**WHAT YOU SHOULD DO**
Copy word for word the lines of the records from the one containing "Which is pixel" through the end of the records, leaving out the pictures.

------------------------------------------------

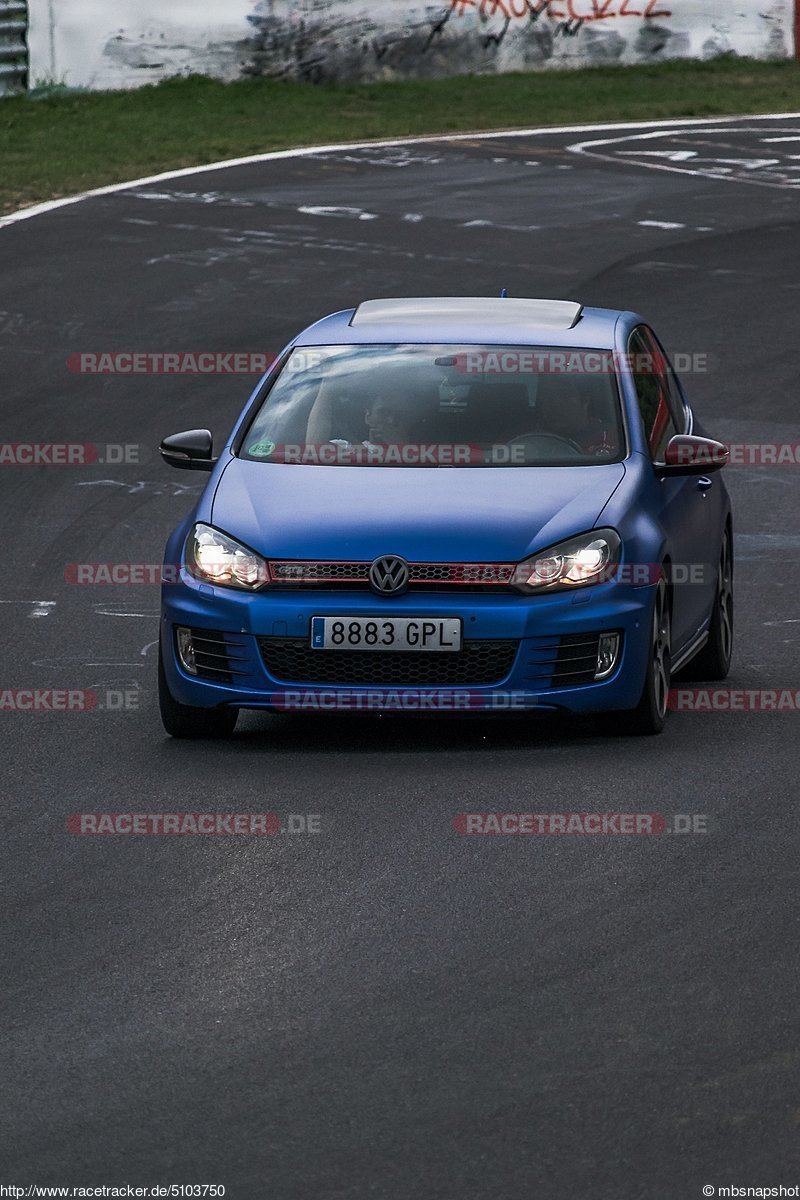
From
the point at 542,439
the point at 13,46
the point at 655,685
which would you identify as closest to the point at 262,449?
the point at 542,439

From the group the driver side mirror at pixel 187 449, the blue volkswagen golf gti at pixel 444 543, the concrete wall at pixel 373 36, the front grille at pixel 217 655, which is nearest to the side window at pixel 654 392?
the blue volkswagen golf gti at pixel 444 543

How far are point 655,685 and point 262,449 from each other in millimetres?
1944

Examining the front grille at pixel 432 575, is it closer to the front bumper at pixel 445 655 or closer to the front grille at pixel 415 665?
the front bumper at pixel 445 655

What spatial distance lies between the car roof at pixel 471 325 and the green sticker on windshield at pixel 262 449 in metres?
0.76

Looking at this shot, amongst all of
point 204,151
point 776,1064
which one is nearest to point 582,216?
point 204,151

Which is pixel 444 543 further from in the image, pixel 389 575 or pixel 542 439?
pixel 542 439

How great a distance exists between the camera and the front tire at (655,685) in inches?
350

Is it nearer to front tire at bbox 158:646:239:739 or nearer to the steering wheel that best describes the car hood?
the steering wheel

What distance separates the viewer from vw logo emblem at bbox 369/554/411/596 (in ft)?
28.1

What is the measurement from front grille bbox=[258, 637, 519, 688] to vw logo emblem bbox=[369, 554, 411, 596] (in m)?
0.23

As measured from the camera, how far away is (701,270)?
22.4 meters

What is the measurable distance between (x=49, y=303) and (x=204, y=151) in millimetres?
10346

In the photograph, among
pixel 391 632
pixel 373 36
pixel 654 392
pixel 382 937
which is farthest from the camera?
pixel 373 36

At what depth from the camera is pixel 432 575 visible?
859cm
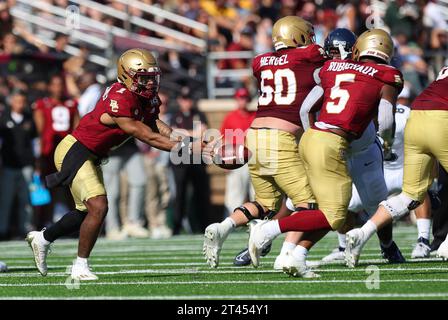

------------------------------------------------

**ANSWER**
Which is pixel 444 543 further from in the image, pixel 389 575 or pixel 542 439?
pixel 542 439

How great a distance exists between the camera and the front tire at (655,685) in inches?
350

Is it nearer to front tire at bbox 158:646:239:739 or nearer to the steering wheel that best describes the car hood?
the steering wheel

What distance separates the viewer from vw logo emblem at bbox 369/554/411/596 (in ft)?
28.1

What is the measurement from front grille bbox=[258, 637, 519, 688] to vw logo emblem bbox=[369, 554, 411, 596] (in m)?
0.23

As measured from the camera, how far away is (701,270)?
22.4 meters

What is the measurable distance between (x=49, y=303) and (x=204, y=151) in millimetres?
10346

In the photograph, among
pixel 391 632
pixel 373 36
pixel 654 392
pixel 382 937
which is farthest from the camera?
pixel 373 36

At what depth from the camera is pixel 432 575 visible?
859cm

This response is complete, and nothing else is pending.